Maar hoe verander je de textielsector? Hoe transformeer je die van een lineair naar een circulair model? ”Er bestaan veel initiatieven om zogenaamd duurzaam textiel op de markt te brengen”, zegt Evelien Dils van VITO. ”Maar eigenlijk hebben die heel weinig opgebracht. Niet zelden ging het gewoon om greenwashing van ‘fast fashion’ (kledij die snel wordt afgedankt).” Dergelijke initiatieven missen ook vaak een brede scope. ”De textielsector is een immens groot en complex systeem en is globaal georganiseerd. Je moet je dus ook afvragen wat Europa kan doen om ook buiten ons continent veranderingen te realiseren. En dan zijn er nog de vele ‘trade-offs’. Neem nu de introductie van nieuwe materialen (zoals appelleer). Dat is niet per definitie heilzaam. Het hangt ervan af hoe de textielindustrie  innovaties oppikt en tot bij de consument brengt.”

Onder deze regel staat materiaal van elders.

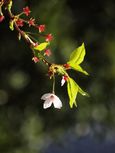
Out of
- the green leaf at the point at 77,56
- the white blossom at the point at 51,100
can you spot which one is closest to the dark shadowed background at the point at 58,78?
the white blossom at the point at 51,100

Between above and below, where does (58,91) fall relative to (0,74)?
below

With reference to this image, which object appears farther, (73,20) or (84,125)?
(84,125)

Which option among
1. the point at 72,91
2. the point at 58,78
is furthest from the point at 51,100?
the point at 58,78

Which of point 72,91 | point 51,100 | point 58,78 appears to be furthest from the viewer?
point 58,78

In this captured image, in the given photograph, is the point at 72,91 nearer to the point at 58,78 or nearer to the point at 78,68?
the point at 78,68

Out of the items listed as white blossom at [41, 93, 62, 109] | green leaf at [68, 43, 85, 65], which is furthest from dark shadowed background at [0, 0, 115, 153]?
green leaf at [68, 43, 85, 65]

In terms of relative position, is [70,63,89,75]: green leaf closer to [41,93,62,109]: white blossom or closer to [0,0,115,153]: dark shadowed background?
[41,93,62,109]: white blossom

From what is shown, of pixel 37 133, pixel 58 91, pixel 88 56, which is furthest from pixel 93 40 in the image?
pixel 37 133

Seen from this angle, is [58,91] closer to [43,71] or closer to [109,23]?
[43,71]

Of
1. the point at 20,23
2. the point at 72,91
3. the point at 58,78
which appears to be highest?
the point at 58,78
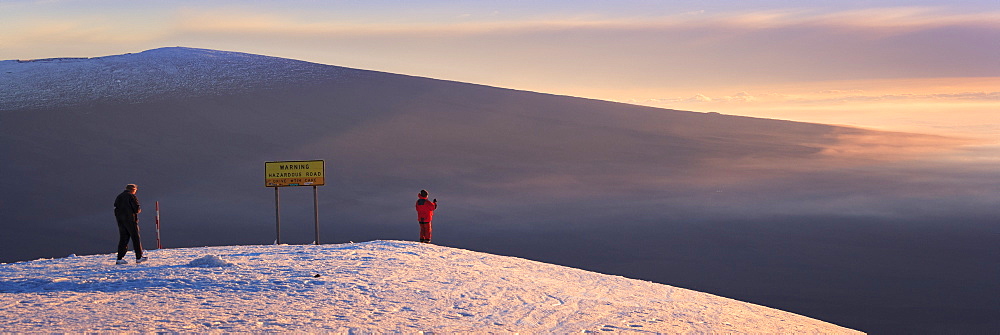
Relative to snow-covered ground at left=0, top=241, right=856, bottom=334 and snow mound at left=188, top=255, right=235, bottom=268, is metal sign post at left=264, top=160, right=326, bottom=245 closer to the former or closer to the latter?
snow-covered ground at left=0, top=241, right=856, bottom=334

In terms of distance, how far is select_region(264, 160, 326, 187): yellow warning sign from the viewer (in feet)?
56.4

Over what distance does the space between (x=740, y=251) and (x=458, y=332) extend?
13598mm

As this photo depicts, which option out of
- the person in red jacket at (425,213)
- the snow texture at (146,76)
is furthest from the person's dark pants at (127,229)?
the snow texture at (146,76)

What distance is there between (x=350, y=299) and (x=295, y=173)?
7866 millimetres

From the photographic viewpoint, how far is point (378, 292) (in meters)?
10.5

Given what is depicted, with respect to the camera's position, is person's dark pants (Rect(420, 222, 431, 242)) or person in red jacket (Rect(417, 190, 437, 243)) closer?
person in red jacket (Rect(417, 190, 437, 243))

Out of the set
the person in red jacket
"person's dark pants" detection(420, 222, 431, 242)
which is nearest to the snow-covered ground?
the person in red jacket

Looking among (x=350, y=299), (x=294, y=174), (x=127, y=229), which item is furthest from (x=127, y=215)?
(x=350, y=299)

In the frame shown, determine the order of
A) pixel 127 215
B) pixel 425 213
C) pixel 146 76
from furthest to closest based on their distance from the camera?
Answer: pixel 146 76 → pixel 425 213 → pixel 127 215

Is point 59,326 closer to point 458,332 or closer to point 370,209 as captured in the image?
point 458,332

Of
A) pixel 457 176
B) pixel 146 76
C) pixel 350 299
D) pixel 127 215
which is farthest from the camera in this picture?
pixel 146 76

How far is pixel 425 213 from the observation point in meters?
16.5

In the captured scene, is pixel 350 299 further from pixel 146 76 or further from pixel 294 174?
pixel 146 76

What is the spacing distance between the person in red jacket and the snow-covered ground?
2.27 meters
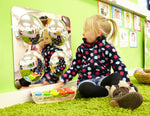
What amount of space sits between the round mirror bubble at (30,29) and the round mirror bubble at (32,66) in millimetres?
78

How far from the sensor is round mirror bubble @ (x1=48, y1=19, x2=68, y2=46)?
113 centimetres

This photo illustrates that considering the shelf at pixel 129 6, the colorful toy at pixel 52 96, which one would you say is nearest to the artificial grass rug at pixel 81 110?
the colorful toy at pixel 52 96

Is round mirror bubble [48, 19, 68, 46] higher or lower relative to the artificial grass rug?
higher

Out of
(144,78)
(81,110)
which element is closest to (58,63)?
(81,110)

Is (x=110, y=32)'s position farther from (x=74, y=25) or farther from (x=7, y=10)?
(x=7, y=10)

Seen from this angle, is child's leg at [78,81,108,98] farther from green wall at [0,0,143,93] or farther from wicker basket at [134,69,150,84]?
wicker basket at [134,69,150,84]

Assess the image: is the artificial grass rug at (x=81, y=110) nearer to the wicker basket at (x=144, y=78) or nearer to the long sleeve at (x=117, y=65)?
the long sleeve at (x=117, y=65)

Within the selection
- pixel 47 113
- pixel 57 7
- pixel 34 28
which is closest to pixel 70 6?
pixel 57 7

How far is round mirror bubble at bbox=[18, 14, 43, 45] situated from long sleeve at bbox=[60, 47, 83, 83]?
268mm

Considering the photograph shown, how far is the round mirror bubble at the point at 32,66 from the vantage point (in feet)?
3.22

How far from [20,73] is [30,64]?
8 cm

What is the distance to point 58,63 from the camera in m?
1.16

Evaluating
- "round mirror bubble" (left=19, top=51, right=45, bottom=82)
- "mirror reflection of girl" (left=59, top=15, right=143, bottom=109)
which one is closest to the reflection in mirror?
"round mirror bubble" (left=19, top=51, right=45, bottom=82)

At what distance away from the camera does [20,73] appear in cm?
97
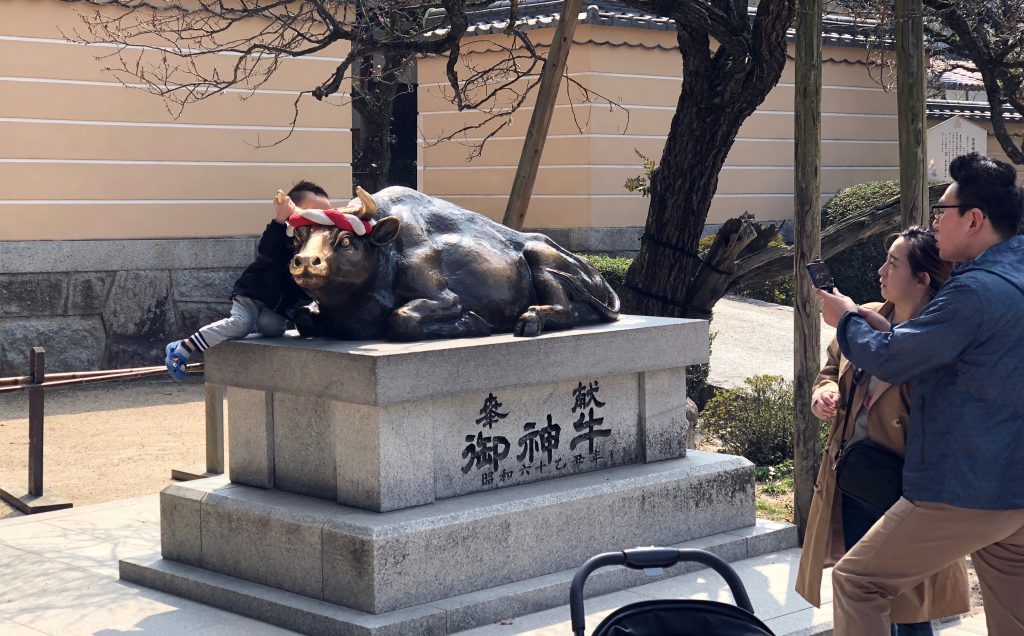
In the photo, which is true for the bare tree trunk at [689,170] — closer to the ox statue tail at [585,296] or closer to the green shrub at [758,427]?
the green shrub at [758,427]

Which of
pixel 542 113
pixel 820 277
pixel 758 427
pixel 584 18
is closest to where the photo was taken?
pixel 820 277

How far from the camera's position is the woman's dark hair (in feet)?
14.2

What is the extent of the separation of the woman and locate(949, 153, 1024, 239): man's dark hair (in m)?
0.30

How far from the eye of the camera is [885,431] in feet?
14.2

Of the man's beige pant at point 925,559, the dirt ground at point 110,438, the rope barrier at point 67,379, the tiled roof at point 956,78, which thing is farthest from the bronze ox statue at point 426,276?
the tiled roof at point 956,78

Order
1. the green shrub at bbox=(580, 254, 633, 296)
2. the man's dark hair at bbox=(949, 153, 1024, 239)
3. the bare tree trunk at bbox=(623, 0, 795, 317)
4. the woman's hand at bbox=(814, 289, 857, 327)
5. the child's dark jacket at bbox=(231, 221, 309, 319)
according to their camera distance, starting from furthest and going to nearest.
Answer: the green shrub at bbox=(580, 254, 633, 296) → the bare tree trunk at bbox=(623, 0, 795, 317) → the child's dark jacket at bbox=(231, 221, 309, 319) → the woman's hand at bbox=(814, 289, 857, 327) → the man's dark hair at bbox=(949, 153, 1024, 239)

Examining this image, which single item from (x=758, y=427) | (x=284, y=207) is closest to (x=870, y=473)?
(x=284, y=207)

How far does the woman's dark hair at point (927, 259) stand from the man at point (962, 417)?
188 millimetres

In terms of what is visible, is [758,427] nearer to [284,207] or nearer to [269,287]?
[269,287]

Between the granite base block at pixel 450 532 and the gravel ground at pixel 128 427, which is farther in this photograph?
the gravel ground at pixel 128 427

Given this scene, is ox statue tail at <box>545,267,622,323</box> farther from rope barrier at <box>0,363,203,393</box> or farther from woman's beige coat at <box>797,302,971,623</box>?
rope barrier at <box>0,363,203,393</box>

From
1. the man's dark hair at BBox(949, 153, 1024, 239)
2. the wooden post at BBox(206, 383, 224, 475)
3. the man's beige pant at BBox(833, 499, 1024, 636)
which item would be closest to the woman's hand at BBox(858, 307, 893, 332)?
the man's dark hair at BBox(949, 153, 1024, 239)

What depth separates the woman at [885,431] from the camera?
4336 mm

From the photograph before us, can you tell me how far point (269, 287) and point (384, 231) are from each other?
2.41 ft
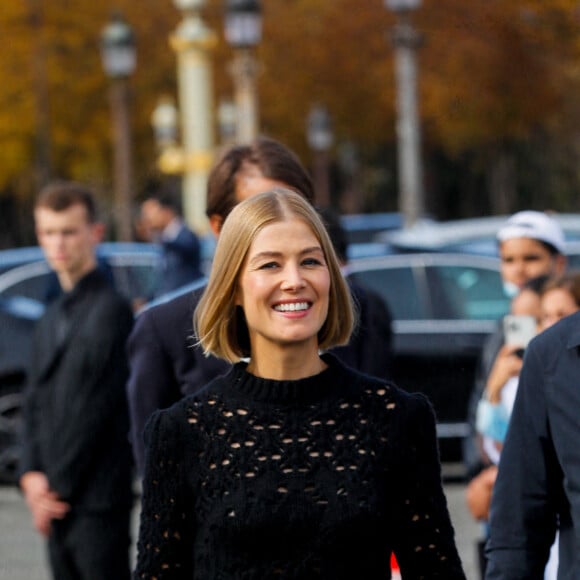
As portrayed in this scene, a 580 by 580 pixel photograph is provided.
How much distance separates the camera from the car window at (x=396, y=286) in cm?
1300

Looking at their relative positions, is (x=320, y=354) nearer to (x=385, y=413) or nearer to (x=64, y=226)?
(x=385, y=413)

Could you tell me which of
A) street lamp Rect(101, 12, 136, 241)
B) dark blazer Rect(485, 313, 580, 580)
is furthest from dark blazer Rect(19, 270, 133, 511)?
street lamp Rect(101, 12, 136, 241)

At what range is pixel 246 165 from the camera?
482cm

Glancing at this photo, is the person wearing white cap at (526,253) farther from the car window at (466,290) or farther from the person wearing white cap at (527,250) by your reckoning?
the car window at (466,290)

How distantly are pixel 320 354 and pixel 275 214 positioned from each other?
0.30m

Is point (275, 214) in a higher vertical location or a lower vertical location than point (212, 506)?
Result: higher

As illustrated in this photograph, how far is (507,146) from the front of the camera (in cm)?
4675

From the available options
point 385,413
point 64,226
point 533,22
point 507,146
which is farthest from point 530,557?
point 507,146

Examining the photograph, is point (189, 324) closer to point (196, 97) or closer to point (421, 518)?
point (421, 518)

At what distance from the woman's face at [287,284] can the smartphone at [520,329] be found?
2566 millimetres

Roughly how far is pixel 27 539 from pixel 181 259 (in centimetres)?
299

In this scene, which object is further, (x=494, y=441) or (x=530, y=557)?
(x=494, y=441)

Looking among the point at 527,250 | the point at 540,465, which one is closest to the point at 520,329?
the point at 527,250

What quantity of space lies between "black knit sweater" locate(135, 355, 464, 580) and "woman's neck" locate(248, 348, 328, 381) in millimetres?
31
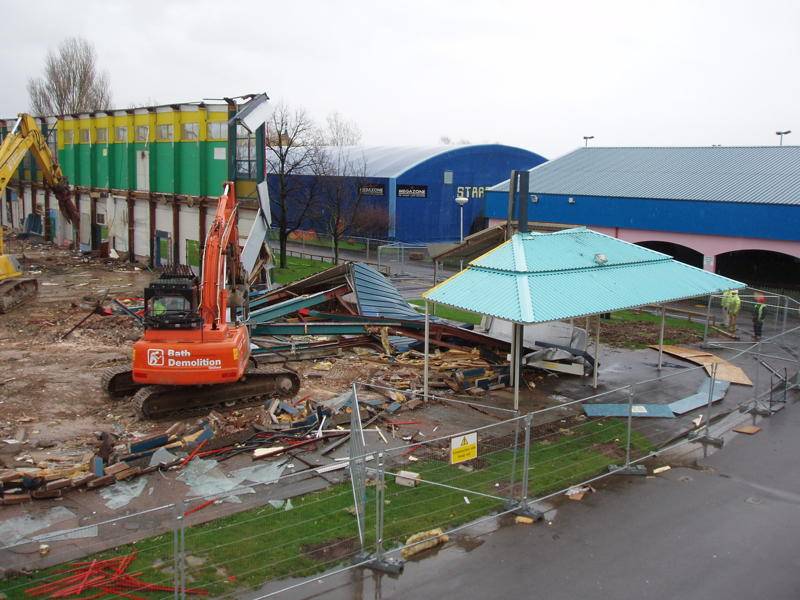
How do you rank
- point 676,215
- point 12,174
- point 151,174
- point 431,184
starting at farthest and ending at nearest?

Selectieve inzameling komt eraan

Dus moet er dringend iets gebeuren, en dat vindt Europa ook. In 2020 kwam de Europese Commissie met haar ‘Circular Economy Action Plan’ (als onderdeel van de Green Deal) met textiel als een van de belangrijkste productgroepen. In maart 2022 lanceerde ze  een ambitieuze strategie voor de ontwikkeling van een circulaire mode-economie. Belangrijk in dat plan is dat er binnen afzienbare tijd doelstellingen komen voor recyclage en hergebruik van ingezameld textiel.

Voor onze experten in circulaire economie hield de Europese textielstrategie weinig verrassingen in. Europa deed immers al ettelijke keren beroep op VITO om uit te zoeken hoe de Europese textielindustrie kan evolueren naar meer circulariteit en duurzaamheid. In het meest recente onderzoeksrapport uit februari 2022 in opdracht van het Europees Milieuagentschap adviseerde VITO dat de textielindustrie moet inzetten op een circulair ontwerp met het oog op levensduurverlening en het gebruik van secundaire materialen enerzijds, en op een verbetering van de inzameling van afgedankt textiel, van hoogwaardig hergebruik en van recyclage anderzijds.

Tegen 2025 zal elke lidstaat een systeem moeten organiseren voor de selectieve inzameling van afgedankt textiel – net zoals dat bijvoorbeeld in ons land gebeurt voor plasticafval met de vertrouwde PMD-zakken. ”Dat zal een grote verandering zijn”, zegt Tom Duhoux van VITO. ”Maar die maatregel is op zich natuurlijk niet voldoende. Als we straks een berg textielafval hebben, moeten we technologisch en organisatorisch in staat zijn om uiteenlopende textielsoorten en -ontwerpen doorgedreven te recycleren. Laagwaardige recyclage is geen optie, want dat rijmt niet met circulair. Naast minder consumeren moeten we naar een recyclage 2.0, dat afgestemd is op de gevraagde kwaliteit van de textielindustrie.”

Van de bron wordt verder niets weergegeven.